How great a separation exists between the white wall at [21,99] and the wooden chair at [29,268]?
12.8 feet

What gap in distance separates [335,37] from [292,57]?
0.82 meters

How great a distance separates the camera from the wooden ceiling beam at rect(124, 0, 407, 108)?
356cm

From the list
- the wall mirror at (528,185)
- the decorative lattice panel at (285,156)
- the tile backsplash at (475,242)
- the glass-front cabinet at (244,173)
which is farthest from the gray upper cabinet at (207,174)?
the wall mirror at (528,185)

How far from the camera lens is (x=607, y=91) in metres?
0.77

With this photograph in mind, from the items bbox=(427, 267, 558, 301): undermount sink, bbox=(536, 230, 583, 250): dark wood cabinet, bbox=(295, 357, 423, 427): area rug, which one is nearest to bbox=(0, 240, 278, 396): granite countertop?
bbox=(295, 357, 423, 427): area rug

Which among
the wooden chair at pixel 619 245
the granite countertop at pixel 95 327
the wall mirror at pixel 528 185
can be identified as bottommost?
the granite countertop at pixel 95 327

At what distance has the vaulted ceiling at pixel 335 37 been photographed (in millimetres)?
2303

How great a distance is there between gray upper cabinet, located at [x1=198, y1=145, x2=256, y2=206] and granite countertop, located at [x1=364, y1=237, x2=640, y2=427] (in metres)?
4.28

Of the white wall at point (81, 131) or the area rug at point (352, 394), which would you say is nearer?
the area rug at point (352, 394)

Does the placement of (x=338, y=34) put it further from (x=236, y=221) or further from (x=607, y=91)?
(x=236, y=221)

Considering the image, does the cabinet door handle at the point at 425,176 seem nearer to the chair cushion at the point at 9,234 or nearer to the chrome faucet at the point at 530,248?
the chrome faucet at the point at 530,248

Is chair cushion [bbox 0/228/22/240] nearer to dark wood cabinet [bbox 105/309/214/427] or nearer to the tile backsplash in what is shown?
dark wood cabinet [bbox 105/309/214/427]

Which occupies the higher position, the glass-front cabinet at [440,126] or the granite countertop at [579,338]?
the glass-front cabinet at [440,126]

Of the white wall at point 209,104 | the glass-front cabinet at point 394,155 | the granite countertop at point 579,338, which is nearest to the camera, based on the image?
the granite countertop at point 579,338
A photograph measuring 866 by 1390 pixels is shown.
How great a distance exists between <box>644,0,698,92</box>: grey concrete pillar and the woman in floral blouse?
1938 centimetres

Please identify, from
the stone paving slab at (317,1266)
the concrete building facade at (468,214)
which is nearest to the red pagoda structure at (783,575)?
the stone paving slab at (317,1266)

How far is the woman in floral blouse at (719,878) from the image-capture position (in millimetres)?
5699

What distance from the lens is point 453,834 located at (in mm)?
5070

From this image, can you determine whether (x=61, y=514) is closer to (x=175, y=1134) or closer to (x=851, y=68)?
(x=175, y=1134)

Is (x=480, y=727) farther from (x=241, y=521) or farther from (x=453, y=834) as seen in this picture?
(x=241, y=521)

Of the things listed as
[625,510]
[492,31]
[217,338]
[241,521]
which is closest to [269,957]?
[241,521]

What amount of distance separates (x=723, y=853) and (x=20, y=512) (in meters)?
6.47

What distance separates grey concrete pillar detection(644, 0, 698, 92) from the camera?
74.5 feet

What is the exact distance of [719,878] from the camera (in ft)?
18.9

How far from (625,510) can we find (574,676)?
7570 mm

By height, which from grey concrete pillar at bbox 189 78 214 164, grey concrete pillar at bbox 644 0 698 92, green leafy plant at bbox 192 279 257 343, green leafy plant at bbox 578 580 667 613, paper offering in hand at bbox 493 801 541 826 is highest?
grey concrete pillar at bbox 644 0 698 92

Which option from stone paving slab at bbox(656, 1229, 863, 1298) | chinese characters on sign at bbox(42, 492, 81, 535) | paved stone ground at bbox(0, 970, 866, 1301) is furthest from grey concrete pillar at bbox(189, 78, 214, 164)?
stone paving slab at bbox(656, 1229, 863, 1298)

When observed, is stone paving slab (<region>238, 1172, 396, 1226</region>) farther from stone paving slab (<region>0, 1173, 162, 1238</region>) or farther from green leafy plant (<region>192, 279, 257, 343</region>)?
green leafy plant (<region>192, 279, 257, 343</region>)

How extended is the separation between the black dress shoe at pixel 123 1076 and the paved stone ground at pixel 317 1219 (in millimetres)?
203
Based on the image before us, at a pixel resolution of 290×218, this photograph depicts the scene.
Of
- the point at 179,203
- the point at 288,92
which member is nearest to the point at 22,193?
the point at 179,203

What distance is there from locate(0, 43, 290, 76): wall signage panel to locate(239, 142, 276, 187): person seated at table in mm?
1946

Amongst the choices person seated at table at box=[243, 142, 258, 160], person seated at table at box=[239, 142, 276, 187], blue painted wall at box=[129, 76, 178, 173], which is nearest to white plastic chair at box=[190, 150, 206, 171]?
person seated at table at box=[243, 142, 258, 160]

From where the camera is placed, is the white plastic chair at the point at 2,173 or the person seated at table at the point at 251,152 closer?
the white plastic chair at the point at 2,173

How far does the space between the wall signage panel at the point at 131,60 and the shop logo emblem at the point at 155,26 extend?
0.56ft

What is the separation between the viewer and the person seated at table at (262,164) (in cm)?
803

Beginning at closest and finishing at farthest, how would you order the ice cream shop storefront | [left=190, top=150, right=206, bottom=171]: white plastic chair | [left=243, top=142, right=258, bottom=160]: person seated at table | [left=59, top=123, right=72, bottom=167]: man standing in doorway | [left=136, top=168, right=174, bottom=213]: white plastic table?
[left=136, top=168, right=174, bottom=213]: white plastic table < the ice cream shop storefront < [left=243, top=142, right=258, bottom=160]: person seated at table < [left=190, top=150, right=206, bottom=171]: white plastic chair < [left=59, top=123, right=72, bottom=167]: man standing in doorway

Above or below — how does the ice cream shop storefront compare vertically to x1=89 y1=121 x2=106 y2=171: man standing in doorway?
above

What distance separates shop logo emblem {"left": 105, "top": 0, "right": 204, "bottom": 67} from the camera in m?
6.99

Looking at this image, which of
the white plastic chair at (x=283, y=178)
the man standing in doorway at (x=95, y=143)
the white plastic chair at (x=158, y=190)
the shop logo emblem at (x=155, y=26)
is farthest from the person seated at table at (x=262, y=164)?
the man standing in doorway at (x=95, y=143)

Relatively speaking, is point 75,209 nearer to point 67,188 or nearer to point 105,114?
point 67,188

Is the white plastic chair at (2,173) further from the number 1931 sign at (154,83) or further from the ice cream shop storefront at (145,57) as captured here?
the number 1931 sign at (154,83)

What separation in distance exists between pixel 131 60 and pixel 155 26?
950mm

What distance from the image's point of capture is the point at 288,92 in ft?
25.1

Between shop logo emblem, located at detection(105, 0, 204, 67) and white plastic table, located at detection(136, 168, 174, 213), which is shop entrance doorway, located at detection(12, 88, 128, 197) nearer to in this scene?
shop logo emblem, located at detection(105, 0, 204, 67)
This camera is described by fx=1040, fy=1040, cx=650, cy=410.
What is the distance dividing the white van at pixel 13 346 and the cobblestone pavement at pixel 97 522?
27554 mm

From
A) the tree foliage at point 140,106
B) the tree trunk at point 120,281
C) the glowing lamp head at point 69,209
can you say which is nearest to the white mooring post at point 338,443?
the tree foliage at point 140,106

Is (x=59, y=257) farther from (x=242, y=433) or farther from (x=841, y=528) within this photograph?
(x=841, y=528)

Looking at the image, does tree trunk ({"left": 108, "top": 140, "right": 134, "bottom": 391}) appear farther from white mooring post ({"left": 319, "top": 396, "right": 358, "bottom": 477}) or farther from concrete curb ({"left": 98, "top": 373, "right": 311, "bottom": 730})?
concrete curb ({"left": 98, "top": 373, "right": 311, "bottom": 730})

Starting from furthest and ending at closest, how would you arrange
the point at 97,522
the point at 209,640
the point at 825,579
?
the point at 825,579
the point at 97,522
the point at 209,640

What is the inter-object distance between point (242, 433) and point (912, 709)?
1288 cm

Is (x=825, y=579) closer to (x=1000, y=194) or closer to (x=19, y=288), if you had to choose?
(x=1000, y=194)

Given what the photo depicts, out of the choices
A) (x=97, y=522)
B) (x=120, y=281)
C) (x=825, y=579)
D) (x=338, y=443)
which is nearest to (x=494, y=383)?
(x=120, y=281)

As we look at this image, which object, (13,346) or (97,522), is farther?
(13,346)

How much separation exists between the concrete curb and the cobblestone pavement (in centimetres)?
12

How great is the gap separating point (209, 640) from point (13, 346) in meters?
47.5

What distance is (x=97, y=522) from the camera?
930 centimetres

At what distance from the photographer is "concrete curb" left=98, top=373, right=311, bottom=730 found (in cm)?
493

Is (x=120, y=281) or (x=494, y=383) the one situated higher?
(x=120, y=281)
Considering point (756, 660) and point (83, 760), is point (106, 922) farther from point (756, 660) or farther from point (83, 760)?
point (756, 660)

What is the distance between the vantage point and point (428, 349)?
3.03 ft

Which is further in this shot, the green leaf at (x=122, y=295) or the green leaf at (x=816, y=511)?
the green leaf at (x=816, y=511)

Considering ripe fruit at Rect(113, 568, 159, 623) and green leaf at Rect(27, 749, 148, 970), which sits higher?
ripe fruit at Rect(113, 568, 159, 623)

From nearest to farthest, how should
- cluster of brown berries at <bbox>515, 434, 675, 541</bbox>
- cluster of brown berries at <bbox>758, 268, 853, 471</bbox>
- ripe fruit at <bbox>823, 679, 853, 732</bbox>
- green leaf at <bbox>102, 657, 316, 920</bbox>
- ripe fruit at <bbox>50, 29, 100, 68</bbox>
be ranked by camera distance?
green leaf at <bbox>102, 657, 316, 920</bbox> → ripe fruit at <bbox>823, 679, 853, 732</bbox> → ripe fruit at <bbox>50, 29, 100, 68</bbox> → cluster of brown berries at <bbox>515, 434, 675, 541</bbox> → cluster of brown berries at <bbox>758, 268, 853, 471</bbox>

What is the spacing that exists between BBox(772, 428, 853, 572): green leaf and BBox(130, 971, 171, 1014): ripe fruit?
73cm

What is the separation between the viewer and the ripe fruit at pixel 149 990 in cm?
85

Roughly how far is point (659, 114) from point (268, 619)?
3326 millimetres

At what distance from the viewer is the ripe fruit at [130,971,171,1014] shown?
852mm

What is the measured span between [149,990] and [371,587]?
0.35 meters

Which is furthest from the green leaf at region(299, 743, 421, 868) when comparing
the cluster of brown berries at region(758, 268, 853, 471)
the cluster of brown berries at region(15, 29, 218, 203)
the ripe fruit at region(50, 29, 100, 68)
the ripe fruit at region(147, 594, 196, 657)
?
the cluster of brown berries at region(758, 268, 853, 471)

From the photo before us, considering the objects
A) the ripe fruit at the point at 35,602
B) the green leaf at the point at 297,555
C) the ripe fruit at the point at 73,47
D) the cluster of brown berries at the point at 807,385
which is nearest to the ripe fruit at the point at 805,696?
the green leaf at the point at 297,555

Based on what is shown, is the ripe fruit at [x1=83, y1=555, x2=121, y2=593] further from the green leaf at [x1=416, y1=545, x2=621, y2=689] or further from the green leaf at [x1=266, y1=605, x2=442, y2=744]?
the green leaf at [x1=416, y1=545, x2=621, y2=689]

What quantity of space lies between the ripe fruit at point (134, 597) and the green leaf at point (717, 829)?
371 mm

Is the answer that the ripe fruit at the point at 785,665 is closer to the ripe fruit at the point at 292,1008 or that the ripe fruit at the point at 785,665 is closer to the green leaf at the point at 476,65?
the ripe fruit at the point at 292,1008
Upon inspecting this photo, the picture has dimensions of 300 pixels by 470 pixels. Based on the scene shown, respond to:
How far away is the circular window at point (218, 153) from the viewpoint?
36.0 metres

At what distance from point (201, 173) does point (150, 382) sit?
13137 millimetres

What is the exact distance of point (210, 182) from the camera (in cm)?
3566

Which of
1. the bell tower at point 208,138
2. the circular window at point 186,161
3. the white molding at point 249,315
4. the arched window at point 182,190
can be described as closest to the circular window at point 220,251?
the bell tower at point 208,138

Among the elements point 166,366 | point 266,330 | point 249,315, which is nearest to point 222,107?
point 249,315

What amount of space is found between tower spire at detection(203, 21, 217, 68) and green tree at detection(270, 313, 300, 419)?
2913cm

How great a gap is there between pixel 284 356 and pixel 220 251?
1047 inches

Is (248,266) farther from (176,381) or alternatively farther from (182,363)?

────────────────────

__WHAT YOU HAVE TO DO__.
Could you output the stretch of data above, from the line containing "Upon inspecting this" through the end of the data, as a JSON list of strings with one string per line and blank lines left out?

__SOLUTION FOR THIS TASK__.
[
  "Upon inspecting this photo, the picture has dimensions of 300 pixels by 470 pixels. Based on the scene shown, respond to:",
  "How far away is the circular window at point (218, 153) from the viewpoint?",
  "36.0 metres",
  "At what distance from point (201, 173) does point (150, 382) sit?",
  "13137 millimetres",
  "What is the exact distance of point (210, 182) from the camera (in cm)?",
  "3566",
  "Which of",
  "1. the bell tower at point 208,138",
  "2. the circular window at point 186,161",
  "3. the white molding at point 249,315",
  "4. the arched window at point 182,190",
  "can be described as closest to the circular window at point 220,251?",
  "the bell tower at point 208,138",
  "Among the elements point 166,366 | point 266,330 | point 249,315, which is nearest to point 222,107?",
  "point 249,315",
  "What amount of space is found between tower spire at detection(203, 21, 217, 68) and green tree at detection(270, 313, 300, 419)?",
  "2913cm",
  "How great a gap is there between pixel 284 356 and pixel 220 251?",
  "1047 inches",
  "Is (248,266) farther from (176,381) or alternatively farther from (182,363)?"
]